Return the part of the forum comment starting at "The severity my" and ending at "ability to do so.", word for word.

Text section —
# # # # # # #

We probably actually share much of the same ethos. Personally I think it would
be absolutely if everybody dropped mushrooms and spent a week in the
wilderness coming to terms with the unity of consciousness of all beings and
the absurdity of building a society based on false economies of wage labour
and conspicuous consumption, etc. Worked wonders for me, and no doubt it would
be groovy if everybody else did that too.

The severity my reaction is due to the fact that I've seen too many people hit
this wavelength and then get lost in the daydream of what would happen if
literally everybody else got on this wavelength too. And then spend -- and
please believe that I mean this very very literally -- the _entire rest of
their lives_ lost in that daydream. I find this to be tragic, because I think
that such people have something to contribute to the world, and pursuing this
question explicitly degrades their ability to do so.

And thus I actually _do_ think it's a bad question. If you're interested in
changing the world, then becoming attached to any kind of theory whose initial
predicate is fundamentally impossible means that you are _not_ going to change
the world.

# # # # # # #

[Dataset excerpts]
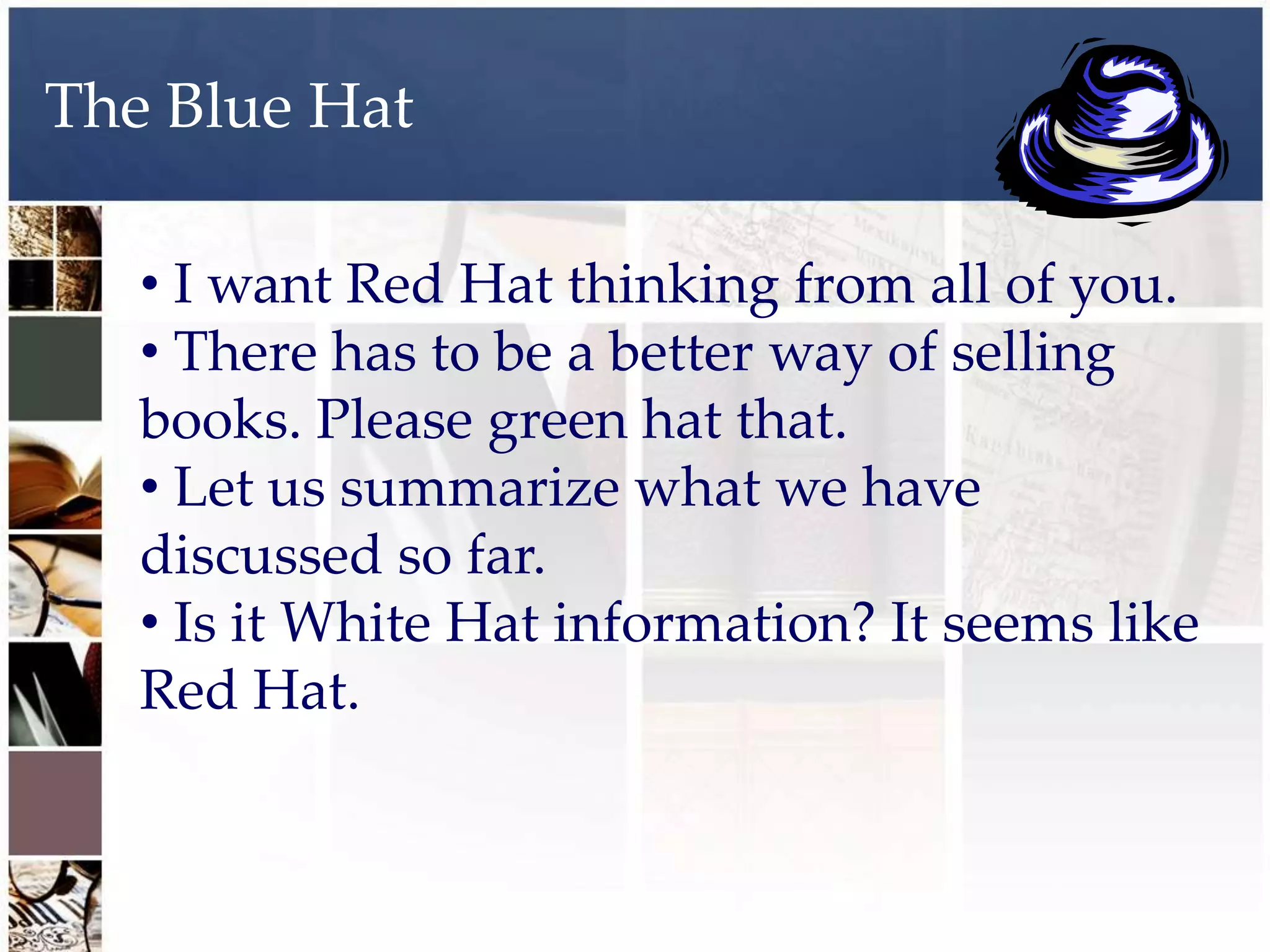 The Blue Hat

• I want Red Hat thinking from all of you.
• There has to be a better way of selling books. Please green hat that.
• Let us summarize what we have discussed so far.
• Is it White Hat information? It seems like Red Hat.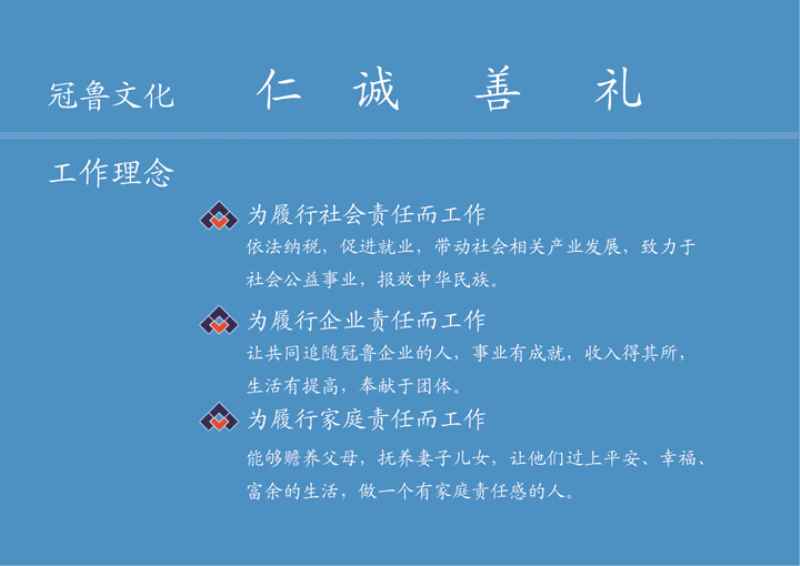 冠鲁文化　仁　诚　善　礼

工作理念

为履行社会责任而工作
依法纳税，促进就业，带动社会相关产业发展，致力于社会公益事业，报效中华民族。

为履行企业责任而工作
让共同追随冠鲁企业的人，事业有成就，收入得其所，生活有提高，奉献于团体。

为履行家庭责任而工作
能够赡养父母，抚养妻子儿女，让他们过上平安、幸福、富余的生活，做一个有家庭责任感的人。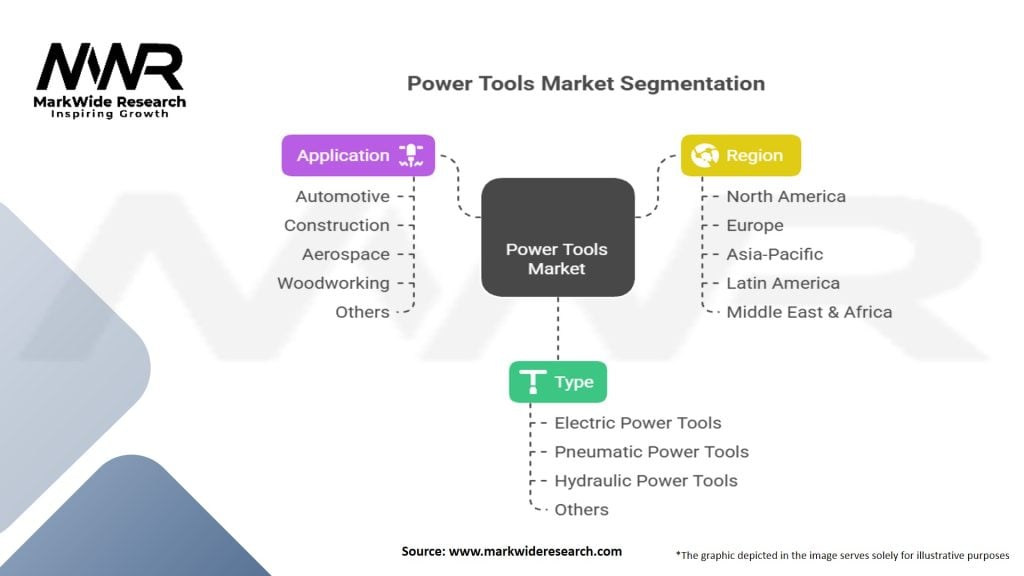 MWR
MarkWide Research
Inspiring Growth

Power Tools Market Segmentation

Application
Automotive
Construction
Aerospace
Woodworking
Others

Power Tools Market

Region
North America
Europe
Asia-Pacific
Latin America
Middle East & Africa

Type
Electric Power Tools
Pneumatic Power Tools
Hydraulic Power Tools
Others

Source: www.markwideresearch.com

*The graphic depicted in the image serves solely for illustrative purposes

# # # # # # #

Answer section —
The severity my reaction is due to the fact that I've seen too many people hit
this wavelength and then get lost in the daydream of what would happen if
literally everybody else got on this wavelength too. And then spend -- and
please believe that I mean this very very literally -- the _entire rest of
their lives_ lost in that daydream. I find this to be tragic, because I think
that such people have something to contribute to the world, and pursuing this
question explicitly degrades their ability to do so.